• [Task brief]:
Can you output the text of each of the entries below word for word, leaving the pictures out?

Collected data entries
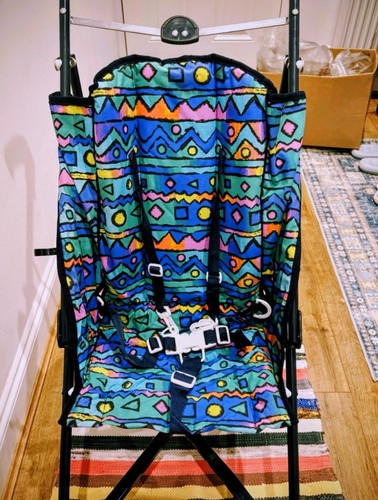 New vintage beebop - *new*,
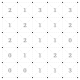 Diagonal Slitherlink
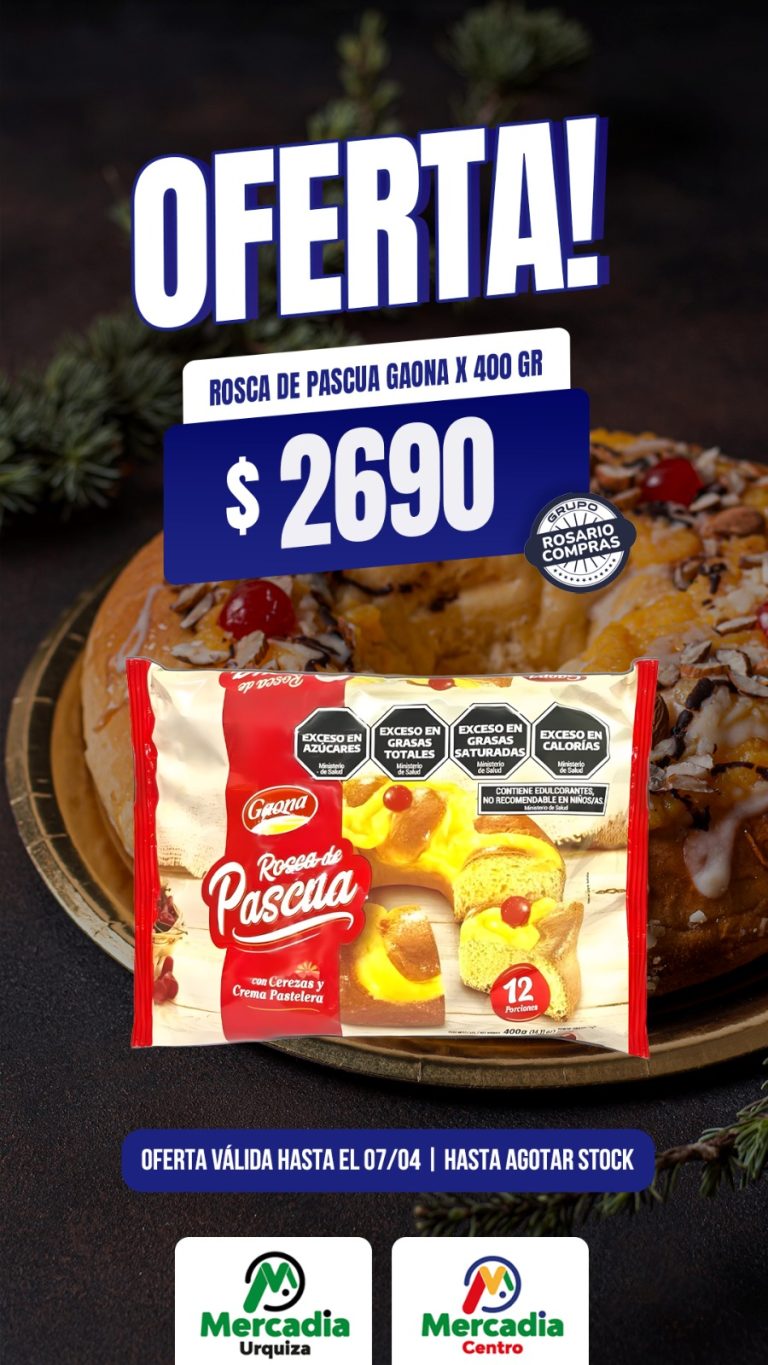 a1ddd9f7-f62b-4160-a9c0-45e2da21c7e1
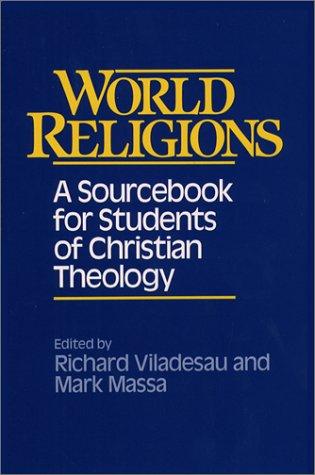 World religions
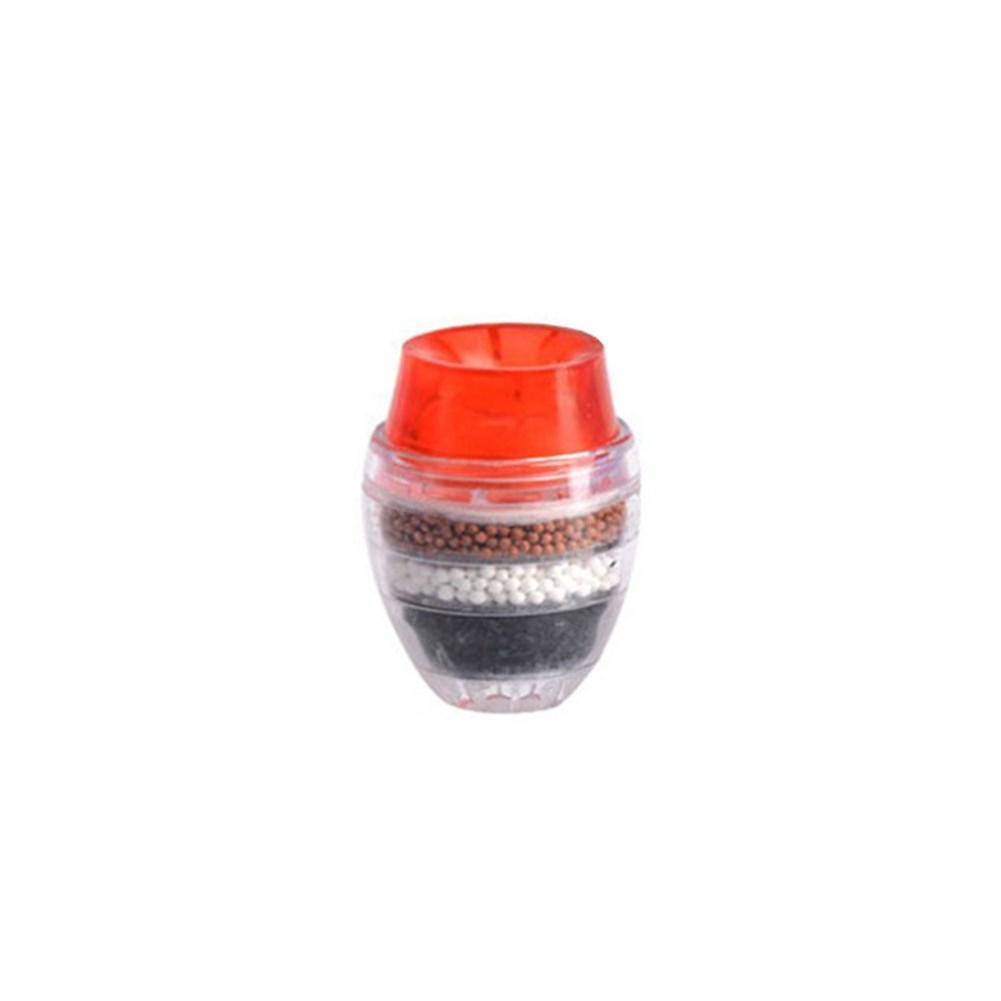 BowLift | Faucet water filter - PureFlow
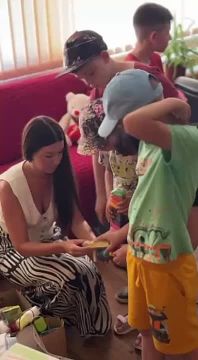 ������ ������� ������ ������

• [Result of this task]:
 New vintage beebop - *new*,
 Diagonal Slitherlink
 a1ddd9f7-f62b-4160-a9c0-45e2da21c7e1
 World religions
 BowLift | Faucet water filter - PureFlow
 ������ ������� ������ ������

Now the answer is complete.